=== Information provided ===

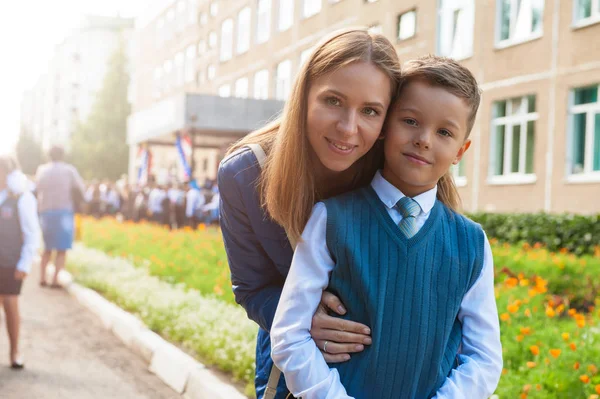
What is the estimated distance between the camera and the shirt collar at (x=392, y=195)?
2219mm

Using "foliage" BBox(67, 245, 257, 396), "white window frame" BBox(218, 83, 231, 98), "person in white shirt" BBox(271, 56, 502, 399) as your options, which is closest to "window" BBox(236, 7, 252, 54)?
"white window frame" BBox(218, 83, 231, 98)

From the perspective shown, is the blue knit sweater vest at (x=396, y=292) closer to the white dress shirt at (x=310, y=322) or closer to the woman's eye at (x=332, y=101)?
the white dress shirt at (x=310, y=322)

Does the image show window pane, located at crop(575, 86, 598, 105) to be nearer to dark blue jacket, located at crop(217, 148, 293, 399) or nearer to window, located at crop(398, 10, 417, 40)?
window, located at crop(398, 10, 417, 40)

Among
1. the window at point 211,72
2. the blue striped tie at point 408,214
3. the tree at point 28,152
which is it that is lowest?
the blue striped tie at point 408,214

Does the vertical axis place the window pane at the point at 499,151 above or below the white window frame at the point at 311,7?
below

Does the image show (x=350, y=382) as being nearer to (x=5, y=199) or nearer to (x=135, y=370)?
(x=135, y=370)

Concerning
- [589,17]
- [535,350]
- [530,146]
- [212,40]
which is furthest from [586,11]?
[212,40]

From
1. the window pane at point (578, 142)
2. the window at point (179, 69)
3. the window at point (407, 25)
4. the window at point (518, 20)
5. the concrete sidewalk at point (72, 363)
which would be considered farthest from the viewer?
the window at point (179, 69)

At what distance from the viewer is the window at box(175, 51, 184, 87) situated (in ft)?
166

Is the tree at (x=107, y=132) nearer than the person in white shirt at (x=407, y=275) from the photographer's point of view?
No

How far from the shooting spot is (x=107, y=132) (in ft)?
229

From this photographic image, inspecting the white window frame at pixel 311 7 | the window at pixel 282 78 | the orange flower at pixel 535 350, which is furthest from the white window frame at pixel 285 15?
the orange flower at pixel 535 350

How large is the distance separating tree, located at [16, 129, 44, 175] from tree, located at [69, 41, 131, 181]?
769 inches

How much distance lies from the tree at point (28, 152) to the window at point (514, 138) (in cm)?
7768
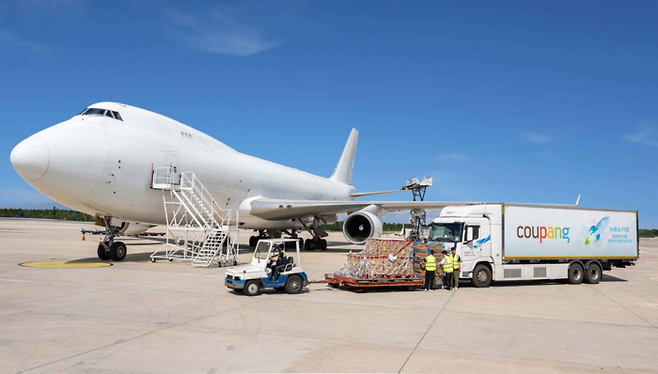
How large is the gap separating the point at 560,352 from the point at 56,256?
19933mm

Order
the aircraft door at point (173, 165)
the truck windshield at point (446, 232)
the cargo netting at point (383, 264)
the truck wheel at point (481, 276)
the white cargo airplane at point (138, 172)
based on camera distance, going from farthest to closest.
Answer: the aircraft door at point (173, 165) < the white cargo airplane at point (138, 172) < the truck windshield at point (446, 232) < the truck wheel at point (481, 276) < the cargo netting at point (383, 264)

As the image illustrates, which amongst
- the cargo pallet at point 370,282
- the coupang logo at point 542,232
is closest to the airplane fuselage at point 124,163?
the cargo pallet at point 370,282

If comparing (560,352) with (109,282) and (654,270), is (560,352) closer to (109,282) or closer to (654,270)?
(109,282)

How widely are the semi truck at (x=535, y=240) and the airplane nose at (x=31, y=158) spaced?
41.5ft

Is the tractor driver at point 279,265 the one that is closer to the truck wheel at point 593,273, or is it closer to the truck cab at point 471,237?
the truck cab at point 471,237

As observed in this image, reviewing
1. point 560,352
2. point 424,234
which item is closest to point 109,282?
point 424,234

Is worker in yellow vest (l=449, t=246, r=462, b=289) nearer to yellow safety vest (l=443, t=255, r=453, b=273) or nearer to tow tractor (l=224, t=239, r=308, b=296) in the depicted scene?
yellow safety vest (l=443, t=255, r=453, b=273)

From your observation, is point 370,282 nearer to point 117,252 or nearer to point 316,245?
point 117,252

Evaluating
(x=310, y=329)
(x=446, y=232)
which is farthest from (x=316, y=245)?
(x=310, y=329)

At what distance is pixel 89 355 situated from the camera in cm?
598

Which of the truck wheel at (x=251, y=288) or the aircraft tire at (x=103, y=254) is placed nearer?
the truck wheel at (x=251, y=288)

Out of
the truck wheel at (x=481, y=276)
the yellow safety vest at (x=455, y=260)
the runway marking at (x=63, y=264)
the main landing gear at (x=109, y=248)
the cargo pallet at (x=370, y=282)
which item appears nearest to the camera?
the cargo pallet at (x=370, y=282)

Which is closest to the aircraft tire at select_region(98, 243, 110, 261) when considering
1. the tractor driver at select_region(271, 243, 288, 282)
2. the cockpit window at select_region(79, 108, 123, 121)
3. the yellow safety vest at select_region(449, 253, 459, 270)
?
the cockpit window at select_region(79, 108, 123, 121)

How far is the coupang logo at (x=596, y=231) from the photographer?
15664mm
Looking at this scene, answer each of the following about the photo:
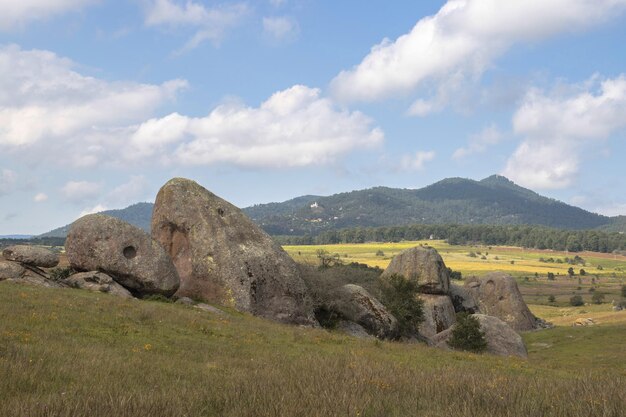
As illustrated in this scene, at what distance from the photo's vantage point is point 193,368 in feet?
44.7

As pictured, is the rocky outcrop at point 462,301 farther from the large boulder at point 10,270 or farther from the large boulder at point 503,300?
the large boulder at point 10,270

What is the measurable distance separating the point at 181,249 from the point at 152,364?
98.1ft

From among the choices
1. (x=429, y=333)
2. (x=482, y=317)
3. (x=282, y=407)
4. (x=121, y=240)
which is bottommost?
(x=429, y=333)

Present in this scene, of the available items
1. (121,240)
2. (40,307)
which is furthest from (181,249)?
(40,307)

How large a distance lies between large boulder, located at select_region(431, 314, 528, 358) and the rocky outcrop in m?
30.1

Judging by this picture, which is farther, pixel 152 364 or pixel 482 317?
pixel 482 317

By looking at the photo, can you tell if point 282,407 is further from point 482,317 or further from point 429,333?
point 429,333

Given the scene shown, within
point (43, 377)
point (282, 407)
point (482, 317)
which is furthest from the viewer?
point (482, 317)

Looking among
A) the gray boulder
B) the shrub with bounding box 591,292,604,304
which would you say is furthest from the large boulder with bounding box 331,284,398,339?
the shrub with bounding box 591,292,604,304

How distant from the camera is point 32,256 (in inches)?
1378

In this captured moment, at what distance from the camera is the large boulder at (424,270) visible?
7150cm

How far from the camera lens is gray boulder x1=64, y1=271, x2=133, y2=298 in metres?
33.8

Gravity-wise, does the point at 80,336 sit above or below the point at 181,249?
below

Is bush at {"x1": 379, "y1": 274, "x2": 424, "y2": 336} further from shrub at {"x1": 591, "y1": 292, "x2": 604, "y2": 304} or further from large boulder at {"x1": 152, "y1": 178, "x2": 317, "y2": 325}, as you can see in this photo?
shrub at {"x1": 591, "y1": 292, "x2": 604, "y2": 304}
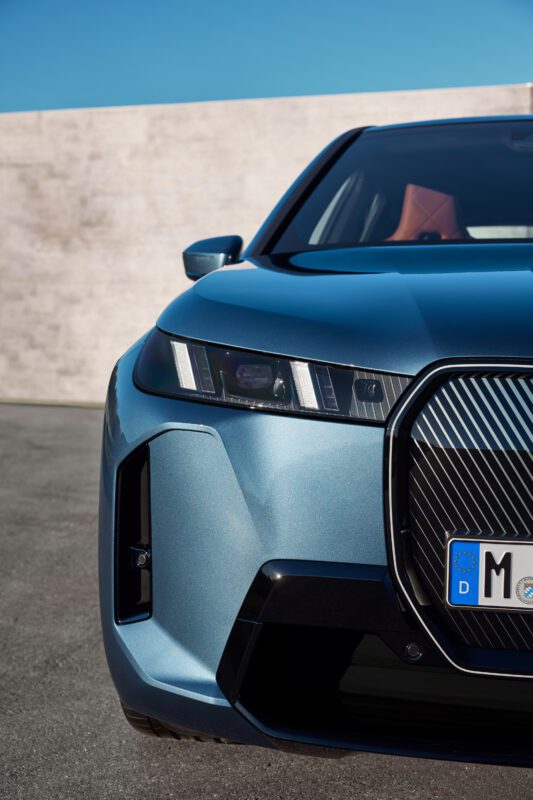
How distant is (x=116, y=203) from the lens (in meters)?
11.4

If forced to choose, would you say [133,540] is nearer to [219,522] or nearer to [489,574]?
[219,522]

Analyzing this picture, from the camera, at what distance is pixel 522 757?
131 cm

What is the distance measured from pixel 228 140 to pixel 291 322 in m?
9.94

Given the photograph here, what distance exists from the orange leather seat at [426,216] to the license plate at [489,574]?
1.39m

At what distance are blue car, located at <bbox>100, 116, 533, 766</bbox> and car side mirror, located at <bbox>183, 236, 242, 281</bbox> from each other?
84 cm

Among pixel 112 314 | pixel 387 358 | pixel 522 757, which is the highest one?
pixel 387 358

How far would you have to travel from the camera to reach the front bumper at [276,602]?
135 centimetres

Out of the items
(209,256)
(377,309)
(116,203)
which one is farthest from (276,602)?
(116,203)

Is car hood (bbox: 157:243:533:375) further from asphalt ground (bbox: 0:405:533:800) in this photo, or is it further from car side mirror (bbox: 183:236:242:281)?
asphalt ground (bbox: 0:405:533:800)

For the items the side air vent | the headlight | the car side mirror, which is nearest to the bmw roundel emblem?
the headlight

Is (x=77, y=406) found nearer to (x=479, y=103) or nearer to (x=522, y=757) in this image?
(x=479, y=103)

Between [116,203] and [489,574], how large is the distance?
10.7 m

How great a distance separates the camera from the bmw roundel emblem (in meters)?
1.32

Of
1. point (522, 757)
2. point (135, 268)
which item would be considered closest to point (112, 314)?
point (135, 268)
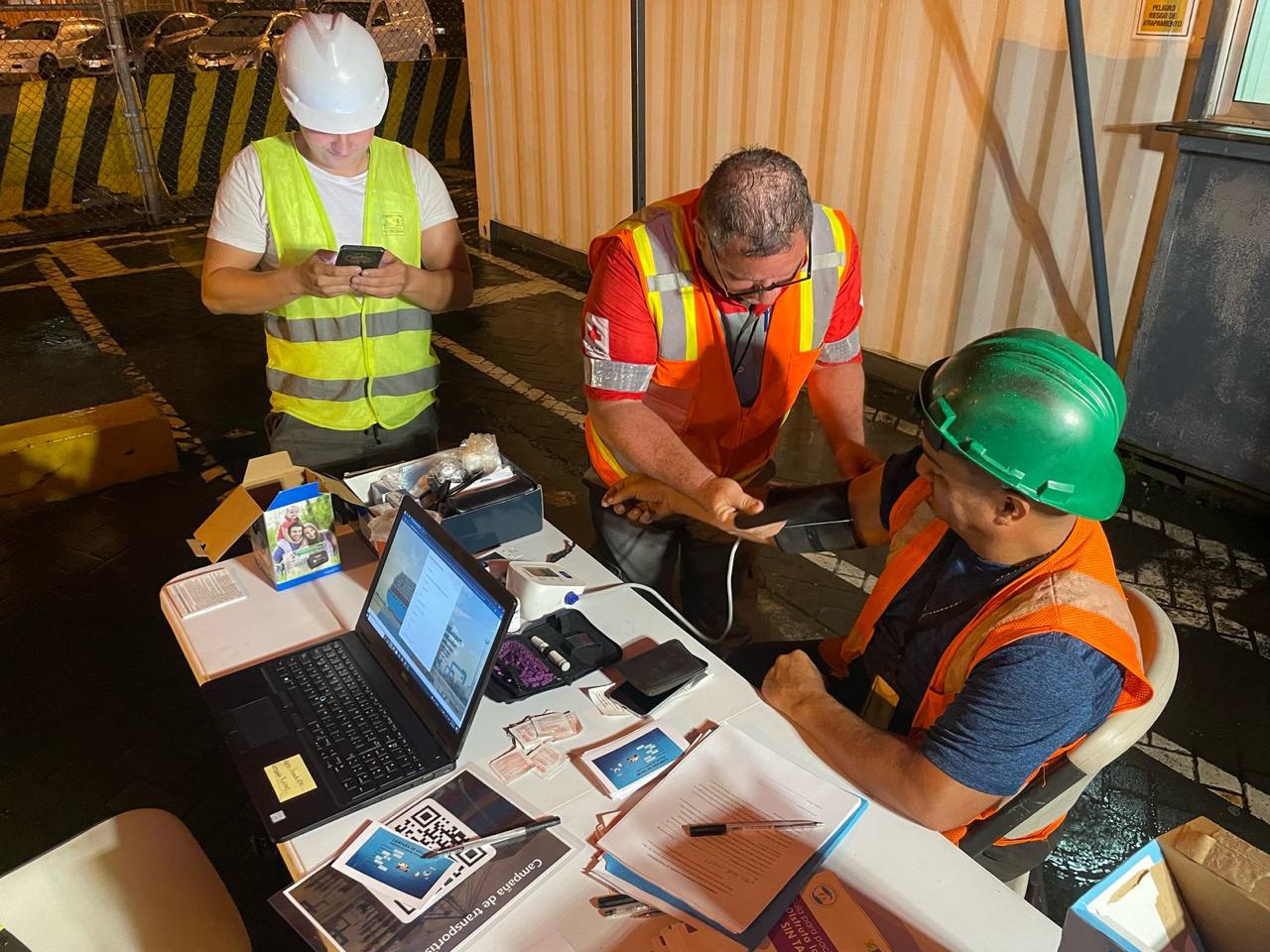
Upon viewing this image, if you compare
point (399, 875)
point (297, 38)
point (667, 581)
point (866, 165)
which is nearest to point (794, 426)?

===

### What to work on
Produce an exact reproduction of the lines from the line containing "How far from the camera" through the last line of the records. Any picture is left out.

### Output of the task
How far from the camera lens is gray boulder x1=64, y1=271, x2=133, y2=298 in metres?
33.8

Gravity-wise, does the point at 80,336 sit above or below the point at 181,249?
below

Is bush at {"x1": 379, "y1": 274, "x2": 424, "y2": 336} further from shrub at {"x1": 591, "y1": 292, "x2": 604, "y2": 304} or further from large boulder at {"x1": 152, "y1": 178, "x2": 317, "y2": 325}, as you can see in this photo?
shrub at {"x1": 591, "y1": 292, "x2": 604, "y2": 304}
How distant is (x=116, y=203) from the lens (in meters)?
11.4

If forced to choose, would you say [133,540] is nearer to [219,522] or nearer to [489,574]?
[219,522]

Analyzing this picture, from the camera, at what distance is pixel 522 757?
131 cm

What is the distance measured from pixel 228 140 to pixel 291 322 in m?
9.94

Given the photograph here, what distance exists from the orange leather seat at [426,216] to the license plate at [489,574]?
1.39m

At what distance are blue car, located at <bbox>100, 116, 533, 766</bbox> and car side mirror, located at <bbox>183, 236, 242, 281</bbox> from each other?
84 cm

Among pixel 112 314 | pixel 387 358 | pixel 522 757, which is the highest one?
pixel 387 358

How far would you have to travel from the camera to reach the front bumper at [276,602]?
135 centimetres

Out of the items
(209,256)
(377,309)
(116,203)
which one is farthest from (276,602)?
(116,203)

Is car hood (bbox: 157:243:533:375) further from asphalt ground (bbox: 0:405:533:800) in this photo, or is it further from car side mirror (bbox: 183:236:242:281)?
asphalt ground (bbox: 0:405:533:800)

For the items the side air vent | the headlight | the car side mirror, which is nearest to the bmw roundel emblem?
the headlight

Is (x=77, y=406) found nearer to (x=479, y=103) or nearer to (x=522, y=757) in this image?
(x=479, y=103)

Between [116,203] and [489,574], how large is the distance?
10.7 m

How great a distance separates the camera from the bmw roundel emblem (in meters)?
1.32

Of
1. point (522, 757)
2. point (135, 268)
which item would be considered closest to point (112, 314)?
point (135, 268)
Upon viewing this image, if you compare
point (399, 875)
point (297, 38)
point (667, 581)
point (866, 165)
which is nearest to point (794, 426)?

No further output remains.